Figure 3. Deep mutational scanning of P. pastoris ARSs.

(A) Schematic of the mutARS-seq deep mutational scanning experiment. Auxotrophic ura3 yeast were transformed with a library of mutant ARS variants and competed in selective medium. The abundance of different ARS variants was determined by deep sequencing at intervals during competitive growth. (B) Results of mutARS-seq of ARS-C379. The relevant sequence of ARS-C379 is shown with the best match to the GC-ACS motif highlighted in red (and a 3′ constrained dinucleotide highlighted in blue). The log-transformed enrichment ratio is shown for each nucleotide at each position along the sequence. (C) Results of mutARS-seq of ARS-A2772. Same as in (B), except that the motif logo shown was constructed from the enrichment ratio scores post-analysis, whereas the motif shown in (B) was constructed from ARS alignments.

Figure 4. Replication timing of the P. pastoris genome.

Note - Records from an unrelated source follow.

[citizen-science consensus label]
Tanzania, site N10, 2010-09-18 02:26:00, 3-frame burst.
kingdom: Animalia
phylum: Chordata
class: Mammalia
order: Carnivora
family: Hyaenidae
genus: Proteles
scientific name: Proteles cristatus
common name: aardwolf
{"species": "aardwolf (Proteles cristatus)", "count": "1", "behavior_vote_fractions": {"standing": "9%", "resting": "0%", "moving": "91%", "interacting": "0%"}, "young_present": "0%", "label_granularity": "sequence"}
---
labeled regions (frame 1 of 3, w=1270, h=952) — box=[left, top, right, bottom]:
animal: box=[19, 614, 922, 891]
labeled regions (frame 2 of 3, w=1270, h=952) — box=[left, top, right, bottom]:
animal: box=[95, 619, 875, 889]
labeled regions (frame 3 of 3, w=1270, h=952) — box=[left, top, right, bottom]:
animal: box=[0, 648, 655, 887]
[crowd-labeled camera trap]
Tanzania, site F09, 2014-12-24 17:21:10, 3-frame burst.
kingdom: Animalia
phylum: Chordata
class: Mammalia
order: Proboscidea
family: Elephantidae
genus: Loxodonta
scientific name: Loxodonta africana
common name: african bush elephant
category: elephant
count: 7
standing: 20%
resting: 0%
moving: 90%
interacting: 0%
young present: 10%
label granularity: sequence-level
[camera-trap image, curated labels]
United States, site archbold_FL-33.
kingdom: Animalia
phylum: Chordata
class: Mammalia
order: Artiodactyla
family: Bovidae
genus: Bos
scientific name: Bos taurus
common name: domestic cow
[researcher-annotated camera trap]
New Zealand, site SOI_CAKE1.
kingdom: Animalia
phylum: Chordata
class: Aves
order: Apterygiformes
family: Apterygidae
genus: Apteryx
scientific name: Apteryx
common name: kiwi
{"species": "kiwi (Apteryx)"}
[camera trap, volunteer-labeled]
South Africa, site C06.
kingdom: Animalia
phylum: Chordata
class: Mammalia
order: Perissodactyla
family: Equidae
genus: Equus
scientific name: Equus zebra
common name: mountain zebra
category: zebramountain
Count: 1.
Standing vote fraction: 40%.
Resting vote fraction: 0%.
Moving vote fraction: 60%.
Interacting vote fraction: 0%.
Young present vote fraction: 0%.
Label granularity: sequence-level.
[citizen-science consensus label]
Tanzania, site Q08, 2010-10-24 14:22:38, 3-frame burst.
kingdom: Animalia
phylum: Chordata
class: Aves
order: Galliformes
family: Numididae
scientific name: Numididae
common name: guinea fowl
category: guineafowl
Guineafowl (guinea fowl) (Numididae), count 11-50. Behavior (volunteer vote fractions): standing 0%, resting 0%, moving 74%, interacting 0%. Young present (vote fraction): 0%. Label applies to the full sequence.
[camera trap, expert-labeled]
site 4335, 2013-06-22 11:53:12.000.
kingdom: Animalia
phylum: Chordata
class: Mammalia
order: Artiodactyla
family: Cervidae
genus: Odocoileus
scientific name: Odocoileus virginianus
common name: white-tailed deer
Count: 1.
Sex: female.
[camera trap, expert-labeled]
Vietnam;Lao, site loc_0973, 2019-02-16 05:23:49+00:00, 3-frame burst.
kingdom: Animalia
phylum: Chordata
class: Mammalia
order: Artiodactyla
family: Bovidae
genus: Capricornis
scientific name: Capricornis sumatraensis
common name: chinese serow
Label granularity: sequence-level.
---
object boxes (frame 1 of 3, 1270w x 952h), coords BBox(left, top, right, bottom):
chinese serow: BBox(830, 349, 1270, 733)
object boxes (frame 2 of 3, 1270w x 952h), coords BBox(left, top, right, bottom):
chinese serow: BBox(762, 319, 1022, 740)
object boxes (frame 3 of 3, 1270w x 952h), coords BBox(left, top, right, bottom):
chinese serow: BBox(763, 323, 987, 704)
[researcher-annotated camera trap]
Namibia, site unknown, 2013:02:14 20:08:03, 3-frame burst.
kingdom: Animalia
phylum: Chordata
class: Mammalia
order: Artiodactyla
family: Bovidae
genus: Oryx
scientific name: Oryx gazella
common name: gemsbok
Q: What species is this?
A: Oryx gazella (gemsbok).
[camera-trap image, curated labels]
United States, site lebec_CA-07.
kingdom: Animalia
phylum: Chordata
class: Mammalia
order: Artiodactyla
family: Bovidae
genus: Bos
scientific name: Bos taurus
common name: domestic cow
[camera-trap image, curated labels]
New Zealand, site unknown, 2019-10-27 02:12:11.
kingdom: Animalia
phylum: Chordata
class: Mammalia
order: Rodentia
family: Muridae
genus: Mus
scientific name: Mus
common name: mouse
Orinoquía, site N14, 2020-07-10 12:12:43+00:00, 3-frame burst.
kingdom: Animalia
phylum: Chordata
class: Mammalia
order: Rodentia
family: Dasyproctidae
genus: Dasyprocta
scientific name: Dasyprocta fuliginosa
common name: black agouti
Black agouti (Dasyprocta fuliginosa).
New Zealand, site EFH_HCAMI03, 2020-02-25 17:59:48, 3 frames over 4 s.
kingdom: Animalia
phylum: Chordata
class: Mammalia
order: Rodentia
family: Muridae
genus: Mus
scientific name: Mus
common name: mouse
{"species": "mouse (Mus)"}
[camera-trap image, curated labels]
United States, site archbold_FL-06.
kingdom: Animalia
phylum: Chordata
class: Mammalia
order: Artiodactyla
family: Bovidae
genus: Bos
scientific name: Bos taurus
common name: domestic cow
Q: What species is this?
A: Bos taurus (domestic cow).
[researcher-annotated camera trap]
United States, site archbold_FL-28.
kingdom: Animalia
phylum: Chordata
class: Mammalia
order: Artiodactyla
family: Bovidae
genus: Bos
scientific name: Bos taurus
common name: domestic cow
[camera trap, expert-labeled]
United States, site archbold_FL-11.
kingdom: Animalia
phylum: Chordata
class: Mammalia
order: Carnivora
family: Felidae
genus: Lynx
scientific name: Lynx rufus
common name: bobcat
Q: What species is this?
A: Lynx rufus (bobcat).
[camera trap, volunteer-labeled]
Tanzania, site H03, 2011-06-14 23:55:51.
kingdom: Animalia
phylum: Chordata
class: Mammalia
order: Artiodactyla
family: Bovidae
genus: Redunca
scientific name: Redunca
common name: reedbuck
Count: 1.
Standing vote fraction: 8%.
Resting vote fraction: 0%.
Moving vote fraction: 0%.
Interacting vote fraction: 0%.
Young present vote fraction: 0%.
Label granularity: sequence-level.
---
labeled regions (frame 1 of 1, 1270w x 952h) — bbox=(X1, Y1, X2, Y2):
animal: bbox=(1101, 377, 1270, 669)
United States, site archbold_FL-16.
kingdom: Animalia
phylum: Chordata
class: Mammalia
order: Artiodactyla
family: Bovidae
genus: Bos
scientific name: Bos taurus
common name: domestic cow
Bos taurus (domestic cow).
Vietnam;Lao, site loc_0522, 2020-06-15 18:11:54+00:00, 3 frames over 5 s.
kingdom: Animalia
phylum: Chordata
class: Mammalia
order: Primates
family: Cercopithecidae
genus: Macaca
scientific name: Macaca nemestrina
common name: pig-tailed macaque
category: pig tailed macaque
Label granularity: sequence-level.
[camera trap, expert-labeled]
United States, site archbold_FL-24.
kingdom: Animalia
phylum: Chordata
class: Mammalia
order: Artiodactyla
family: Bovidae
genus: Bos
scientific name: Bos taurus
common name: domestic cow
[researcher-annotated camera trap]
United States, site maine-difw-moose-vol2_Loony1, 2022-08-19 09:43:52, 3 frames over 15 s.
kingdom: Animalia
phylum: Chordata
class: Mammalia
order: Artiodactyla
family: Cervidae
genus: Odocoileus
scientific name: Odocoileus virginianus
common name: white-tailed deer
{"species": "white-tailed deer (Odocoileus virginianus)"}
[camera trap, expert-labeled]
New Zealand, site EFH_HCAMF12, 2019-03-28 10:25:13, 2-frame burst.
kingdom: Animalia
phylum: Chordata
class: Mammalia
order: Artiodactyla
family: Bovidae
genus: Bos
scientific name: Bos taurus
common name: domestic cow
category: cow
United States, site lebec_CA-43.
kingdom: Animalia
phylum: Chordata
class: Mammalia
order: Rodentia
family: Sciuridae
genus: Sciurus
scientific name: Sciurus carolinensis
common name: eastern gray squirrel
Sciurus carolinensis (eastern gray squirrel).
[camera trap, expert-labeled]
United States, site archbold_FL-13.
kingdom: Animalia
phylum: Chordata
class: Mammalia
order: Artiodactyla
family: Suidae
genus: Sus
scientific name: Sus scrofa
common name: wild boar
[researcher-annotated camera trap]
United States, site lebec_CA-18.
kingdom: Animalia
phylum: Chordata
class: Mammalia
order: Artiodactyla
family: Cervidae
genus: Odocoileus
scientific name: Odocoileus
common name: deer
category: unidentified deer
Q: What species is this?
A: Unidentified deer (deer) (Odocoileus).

(A) Genomic DNA from G1 and S phase cells was sheared and sequenced. Normalized S/G1 DNA copy ratios (in 1 kbp windows) were smoothed and plotted against chromosomal coordinates. Peaks correspond to positions of replication initiation. The profile of chromosome 4 is shown (all chromosomes are shown in Figure S6) with ARS locations indicated by open (AT-ARSs) and shaded (GC-ARSs) circles. Un-smoothed ratio data for one of the replicates is shown are grey. Coordinates of replication timing peaks are indicated by dashed vertical lines. (B) The distributions of smoothed S/G1 ratio data. The distribution of all ratios (“Genome”) is shown adjacent to the distribution of values at bins containing midpoints of GC-ACSs (“GC”) or AT-ARSs (“AT”). Values for ARSs that have no other ARSs within 40 kb in both directions are shown on the right (“isolated”). (C) The complete genomic ratio distribution is shown relative to distributions after removal of data within 60 kb ranges centered on AT-ARSs (“AT”), GC-ARSs (“GC”), or all ARSs (“all ARS”). (D) For each ARS, the distance to the nearest replication peak was calculated. The ARS-peak distances are shown as distributions separately for GC-ARSs (blue) and AT-ARSs (orange). Peak distances from simulated random sets of loci are shown in grey.

Figure 5. Nucleosome profile of P. pastoris.

Nucleosome density is plotted for sites centered on all TSSs as a control to test the overall quality of the mapping data (left), non-overlapping GC-ARS sites with a single match to the GC-ACS (middle), or the A/T-rich motif shown in Figure 3C (right). TSS sites are ranked based on expression in the SDEG condition . GC-ARS and AT-ARS sites are ranked by the strength of the best match to the G/C- and the A/T-rich motif respectively.

Figure 6. Sequence features of GC-ARSs.

(A) Average nucleotide frequencies around 107 GC-ARS sites (top) and twenty-eight non-ARS intergenic occurrences of the GC-ACS (bottom), centered on the best match of the GC-ACS. The nucleotide frequencies are calculated at all flanking regions around the motif independent of whether the flanking region is present in ARS contigs or cores. (B) The distribution of distances between the GC-ACS motif (in the orientation shown) and the TSS for adjacent genes transcribing away from the ARS with available TSS annotations. Distances to the 5′ side of the motif are shown in blue; distances to the 3′ side of the motif are shown in red. (C) The distribution of sequence lengths between the GC-ACS and the end of the inferred functional core region for each GC-ARS. The 5′ distance is indicated in blue; the 3′ distance is indicated in red. Numbers indicate the upper limit of the bin.